サーベルタイガーやキュウビキツネ、そしてセーブルアンテロープとは違った貫禄を見せる彼女に、ルーカスもまた思わずたじろいていた。
「オレは空を飛んでずっとこのごこくエリアを見張っているからな。昨晩、妙なバードリアンを見つけたんで後を追ってみたら、ごこくタワーの最上部に飛んでいきやがった。遠くから様子を見てたら、タワーの中から人影を発見出来た。それらしい声もな」
「わ、わかるんですか!?」
「あぁ、目と耳はいい方だからな。あ……所でアンタ名前は? 安心しろ、大統領じゃないってのは感覚でわかる」
「ルーカス・ハイドです。人間と言う種族です」
「人間か。……最後に見たのは7年くらい前か。それも大統領そっくり……いや、この場合セルリアンがアンタの姿をパクったって感じか?」
「そういうことになります。僕にはまだ記憶が欠如した部分がある。奴はそれを持っているかもしれない」
「どうする気だ?」
「出会って、取り返す。それがいい。僕の『輝き』だ。返してもらわないと。……恐らく残りの記憶は、奴が有しているんじゃないかなって」
「……やれやれだぜ」
無事じゃ済まねえぞと言いたげに肩をすくめるオウギワシ。
「一応セーブルアンテロープにも声は掛けておいた。日没までにはやってくるだろう。恐らく今夜、なにかしろのアクションが起こるかもしれん。それまでちょいと厄介になるぜ」
「えぇ、歓迎するわ。アナタがいると頼もしいもの」
「ねぇオウギワシ。"あの子"には、声かけたの?」
喜ぶキュウビキツネの隣で、サーベルタイガーはオウギワシに問う。
あんまり聞かれたくない内容だったのか、オウギワシは縁の方へ移動し、ゴロンと横になった。
「サーベルタイガー、探してきてくれ」
「もう、私達は同じチームなのよ? あれくらいの元気くらい受け止めてあげないと」
「限度があるんだよ限度が。耳元で叫ばれたときには卒倒しかけたぜ」
そう言って目を閉じて少しでも休もうと静かにする。
サーベルタイガーは、最後の1人を呼んでくるということで1人寺を出て駆け抜けていった。
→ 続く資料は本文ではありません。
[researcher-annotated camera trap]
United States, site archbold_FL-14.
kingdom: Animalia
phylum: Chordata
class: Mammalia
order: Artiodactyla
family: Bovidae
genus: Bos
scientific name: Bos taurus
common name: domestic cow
「もう一人のメンバー……私知ってるネ。ごこく華撃団の中で最も熱い魂を持つフレンズ。……あれ、もしかしてごこく華撃団コンプリート出来るマジで?」
ドールがアイアイとフウチョウコンビを巻き込んではしゃぐ。
しまいにはそれがダンスのようにキレの良い動きになっていった。
「やかましいッ! うっおとしいぞこのアマッ!!」
「は~い」
「は~い」
「は~い」
「は~い」
そんな光景を余所に、リョコウバトは心配そうな顔でルーカスの背を見ていた。
―――――今夜。
もしかしたら、その時になにか起こるかもしれないとリョコウバトの胸が騒いだのだ。
そんなフレンズ達の様子を離れて見ていたラッキービースト。
ラッキービーストは瞳を緑色に光らせながら、天を見上げる。
空は曇りなく、穏やかな陽光を風に乗せて運んでいた。
とても荒事が起きるようには見えない。
しかし、ラッキービーストは、搭載されている管理AIの中にある知性から発せられるのは、濃厚な死の気配だった。